S’il existe nombre d’archives sur Lloyd en concert, « Le moine et la sirène – Le chant de Charles Lloyd » est le premier documentairequi cherche à percer le mystère d’une personnalité aussi étonnante qu’émouvante.
Fara C. nous précise son projet : « Mon parti-pris n'a pas été de faire un film esthétisant, mais plutôt dans un esprit "street", avec souvent la caméra à l'épaule (grâce à Giuseppe de Vecchi à la caméra), afin d’établir une proximité avec Lloyd, homme plutôt secret, qui a l'émotion à fleur de peau, afin qu'il nous puisse nous livrer les secrets de cette blessure tapie en lui. A travers cet artiste, j’ai souhaité faire sentir, humer, ressentir, au spectateur, le parfum, l'esprit du jazz et de ses acteurs, ainsi que des fragments de l'histoire du jazz. ».
Il y a eu dans cette rencontre, une authentique « résonnance » entre l’auteure et l’artiste : placée en famille d’accueil dès l’âge de 2 ans et demi, Fara C. a pu reconnaître, percevoir de façon intime, la difficulté de Charles Lloyd à trouver sa légitimité et, donc, la quête existentielle qu’il mène sans répit.
Se dégageant de la chronologie biographique, le documentaire privilégie un regard subjectif de Charles Lloyd à la première personneet une réflexion sur les thèmes fondamentaux de son investigation artistique et philosophique.

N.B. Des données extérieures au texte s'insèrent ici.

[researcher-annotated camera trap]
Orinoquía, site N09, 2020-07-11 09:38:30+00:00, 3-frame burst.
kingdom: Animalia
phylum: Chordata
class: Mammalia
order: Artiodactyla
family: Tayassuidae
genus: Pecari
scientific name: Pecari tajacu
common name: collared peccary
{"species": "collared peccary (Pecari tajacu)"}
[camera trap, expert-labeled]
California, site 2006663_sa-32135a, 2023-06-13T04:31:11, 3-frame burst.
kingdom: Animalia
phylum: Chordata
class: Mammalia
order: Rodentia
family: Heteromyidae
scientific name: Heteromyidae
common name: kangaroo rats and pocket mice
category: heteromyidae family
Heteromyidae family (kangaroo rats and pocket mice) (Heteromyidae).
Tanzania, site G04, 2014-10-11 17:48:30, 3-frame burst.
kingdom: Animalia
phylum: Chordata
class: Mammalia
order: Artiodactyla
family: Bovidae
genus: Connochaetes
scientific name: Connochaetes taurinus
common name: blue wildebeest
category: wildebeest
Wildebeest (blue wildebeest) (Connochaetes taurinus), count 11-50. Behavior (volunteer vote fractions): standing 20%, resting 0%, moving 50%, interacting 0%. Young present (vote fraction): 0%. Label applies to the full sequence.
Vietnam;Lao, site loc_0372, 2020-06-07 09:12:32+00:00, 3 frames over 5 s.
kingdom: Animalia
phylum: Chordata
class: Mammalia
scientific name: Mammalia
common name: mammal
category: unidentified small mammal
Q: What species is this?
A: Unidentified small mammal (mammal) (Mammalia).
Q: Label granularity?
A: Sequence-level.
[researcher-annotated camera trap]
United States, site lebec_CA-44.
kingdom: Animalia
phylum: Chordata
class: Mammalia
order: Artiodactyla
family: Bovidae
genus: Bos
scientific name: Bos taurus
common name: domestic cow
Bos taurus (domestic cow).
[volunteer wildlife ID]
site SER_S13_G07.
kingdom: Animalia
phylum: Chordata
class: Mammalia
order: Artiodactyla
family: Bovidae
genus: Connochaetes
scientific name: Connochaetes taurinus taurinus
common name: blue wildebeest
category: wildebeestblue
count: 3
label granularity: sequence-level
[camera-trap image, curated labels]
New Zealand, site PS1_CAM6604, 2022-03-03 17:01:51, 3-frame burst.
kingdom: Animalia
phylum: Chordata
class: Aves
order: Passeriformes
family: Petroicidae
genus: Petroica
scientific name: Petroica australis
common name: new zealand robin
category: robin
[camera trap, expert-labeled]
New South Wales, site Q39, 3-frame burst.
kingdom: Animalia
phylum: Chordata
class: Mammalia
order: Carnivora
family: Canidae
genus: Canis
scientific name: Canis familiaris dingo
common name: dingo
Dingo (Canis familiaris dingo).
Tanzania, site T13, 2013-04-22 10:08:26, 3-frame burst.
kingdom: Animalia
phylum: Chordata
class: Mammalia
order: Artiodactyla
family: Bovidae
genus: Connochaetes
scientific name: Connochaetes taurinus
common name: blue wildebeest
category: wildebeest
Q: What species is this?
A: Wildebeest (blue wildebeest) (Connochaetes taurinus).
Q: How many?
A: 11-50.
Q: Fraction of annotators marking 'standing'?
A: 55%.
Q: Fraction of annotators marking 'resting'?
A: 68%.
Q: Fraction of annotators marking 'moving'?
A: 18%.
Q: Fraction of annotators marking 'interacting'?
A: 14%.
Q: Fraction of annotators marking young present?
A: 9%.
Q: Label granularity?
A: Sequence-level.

« Quand j’écoute Charles Lloyd, je sens, au-delà des notes les plus paisibles, les secrets sacrés de la souffrance. Charles et moi nous nous comprenons instinctivement. »Michel Petrucciani, en décembre 1998, trois semaines avant sa disparition, à Fara C. pour « L’Humanité »
[1] Fara C. Initiatrice, en 1986, de la page jazz, black music & world music pour le journal quotidien l’Humanité, collaboratrice des mensuels Jazz Magazine, Jazzman et d’autres publications spécialisées (le magazine World, le site Internet grioo.com…), Fara C. officie sur les divers champs des musiques actuelles. Elle estmembre de divers jurys (Django d’Or, Victoires du Jazz), elle est une des rares femmes journalistes professionnelles à avoir été admises à la prestigieuse Académie du Jazz.